### Required work
Beginning at the line with "How far from the vantage", output each line to the end of the listing below exactly, please.

### Records supplied
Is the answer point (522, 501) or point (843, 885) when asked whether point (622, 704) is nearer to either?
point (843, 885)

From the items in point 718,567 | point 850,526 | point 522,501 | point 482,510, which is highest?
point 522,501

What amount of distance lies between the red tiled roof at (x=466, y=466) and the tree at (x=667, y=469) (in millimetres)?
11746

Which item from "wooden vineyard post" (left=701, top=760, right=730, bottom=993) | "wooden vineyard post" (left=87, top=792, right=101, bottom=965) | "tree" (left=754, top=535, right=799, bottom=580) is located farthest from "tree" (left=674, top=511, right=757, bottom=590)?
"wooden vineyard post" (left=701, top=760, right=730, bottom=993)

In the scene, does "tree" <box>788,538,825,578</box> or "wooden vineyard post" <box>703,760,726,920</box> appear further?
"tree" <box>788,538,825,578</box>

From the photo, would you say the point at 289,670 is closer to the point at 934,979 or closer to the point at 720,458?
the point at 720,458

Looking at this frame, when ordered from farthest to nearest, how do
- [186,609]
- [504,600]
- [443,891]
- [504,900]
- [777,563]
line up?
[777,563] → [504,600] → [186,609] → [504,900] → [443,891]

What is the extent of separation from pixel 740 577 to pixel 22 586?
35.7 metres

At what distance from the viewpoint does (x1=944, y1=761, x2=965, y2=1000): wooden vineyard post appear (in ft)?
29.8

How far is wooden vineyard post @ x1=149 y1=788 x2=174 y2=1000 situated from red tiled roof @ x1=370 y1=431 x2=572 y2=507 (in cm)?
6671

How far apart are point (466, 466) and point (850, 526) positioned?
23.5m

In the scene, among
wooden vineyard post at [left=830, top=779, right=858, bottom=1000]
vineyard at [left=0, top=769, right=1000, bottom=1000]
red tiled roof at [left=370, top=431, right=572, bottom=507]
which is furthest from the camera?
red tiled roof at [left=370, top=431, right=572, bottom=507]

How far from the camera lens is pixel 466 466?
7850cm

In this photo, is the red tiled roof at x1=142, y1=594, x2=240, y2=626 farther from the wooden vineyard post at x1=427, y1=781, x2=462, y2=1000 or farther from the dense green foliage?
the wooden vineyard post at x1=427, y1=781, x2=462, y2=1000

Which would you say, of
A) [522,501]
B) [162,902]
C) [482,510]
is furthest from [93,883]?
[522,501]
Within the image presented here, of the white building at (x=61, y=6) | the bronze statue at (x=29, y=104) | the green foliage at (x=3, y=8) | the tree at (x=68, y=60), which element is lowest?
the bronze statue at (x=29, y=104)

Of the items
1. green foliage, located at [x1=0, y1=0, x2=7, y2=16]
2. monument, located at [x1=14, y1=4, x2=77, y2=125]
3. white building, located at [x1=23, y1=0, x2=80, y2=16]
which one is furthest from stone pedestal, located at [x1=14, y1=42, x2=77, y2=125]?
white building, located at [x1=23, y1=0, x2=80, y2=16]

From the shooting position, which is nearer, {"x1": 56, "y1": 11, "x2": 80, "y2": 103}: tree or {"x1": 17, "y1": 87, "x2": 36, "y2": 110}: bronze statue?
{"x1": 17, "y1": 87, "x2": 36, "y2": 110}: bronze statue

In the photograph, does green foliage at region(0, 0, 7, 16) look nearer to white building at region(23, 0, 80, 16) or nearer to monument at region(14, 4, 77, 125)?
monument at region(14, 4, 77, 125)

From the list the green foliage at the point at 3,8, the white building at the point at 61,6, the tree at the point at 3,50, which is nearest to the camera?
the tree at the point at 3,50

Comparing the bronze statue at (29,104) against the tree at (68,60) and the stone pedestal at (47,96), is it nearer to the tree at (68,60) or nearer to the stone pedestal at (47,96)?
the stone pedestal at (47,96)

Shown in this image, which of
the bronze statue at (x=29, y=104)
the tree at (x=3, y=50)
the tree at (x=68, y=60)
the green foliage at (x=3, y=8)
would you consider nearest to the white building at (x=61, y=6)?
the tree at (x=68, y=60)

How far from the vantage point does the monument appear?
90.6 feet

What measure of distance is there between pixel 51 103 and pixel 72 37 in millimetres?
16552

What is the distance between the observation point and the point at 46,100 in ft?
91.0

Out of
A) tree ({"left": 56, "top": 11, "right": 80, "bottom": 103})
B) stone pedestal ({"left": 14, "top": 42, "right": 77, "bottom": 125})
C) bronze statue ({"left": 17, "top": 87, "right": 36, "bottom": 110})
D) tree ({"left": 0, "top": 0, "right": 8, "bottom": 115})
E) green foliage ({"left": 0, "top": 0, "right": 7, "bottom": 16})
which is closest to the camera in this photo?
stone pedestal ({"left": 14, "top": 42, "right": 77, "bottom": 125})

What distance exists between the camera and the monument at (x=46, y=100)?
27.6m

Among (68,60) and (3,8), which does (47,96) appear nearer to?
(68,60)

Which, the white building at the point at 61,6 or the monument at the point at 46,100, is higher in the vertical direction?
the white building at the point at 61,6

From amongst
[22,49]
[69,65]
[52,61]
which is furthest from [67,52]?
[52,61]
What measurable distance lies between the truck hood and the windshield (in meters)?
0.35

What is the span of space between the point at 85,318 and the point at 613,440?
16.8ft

### Task answer
How far from the vantage point does the monument appear?
90.6 feet

What measure of distance is there between pixel 51 103 and pixel 72 37 in millimetres?
16552

What is the distance between the observation point and the point at 46,100 in ft?
91.0

Out of
A) tree ({"left": 56, "top": 11, "right": 80, "bottom": 103})
B) stone pedestal ({"left": 14, "top": 42, "right": 77, "bottom": 125})
C) bronze statue ({"left": 17, "top": 87, "right": 36, "bottom": 110})
D) tree ({"left": 0, "top": 0, "right": 8, "bottom": 115})
E) green foliage ({"left": 0, "top": 0, "right": 7, "bottom": 16})
which is closest to the camera in this photo?
stone pedestal ({"left": 14, "top": 42, "right": 77, "bottom": 125})

What distance exists between the camera and the monument at (x=46, y=100)?
27.6m

Among (68,60) and (3,8), which does (47,96) appear nearer to?
(68,60)

Which, the white building at the point at 61,6 or the monument at the point at 46,100, is higher in the vertical direction?
the white building at the point at 61,6

From amongst
[22,49]
[69,65]
[52,61]
which is furthest from [67,52]?
[52,61]
What measurable distance lies between the truck hood and the windshield (in meters)?
0.35

What is the span of space between the point at 85,318 and the point at 613,440?
16.8ft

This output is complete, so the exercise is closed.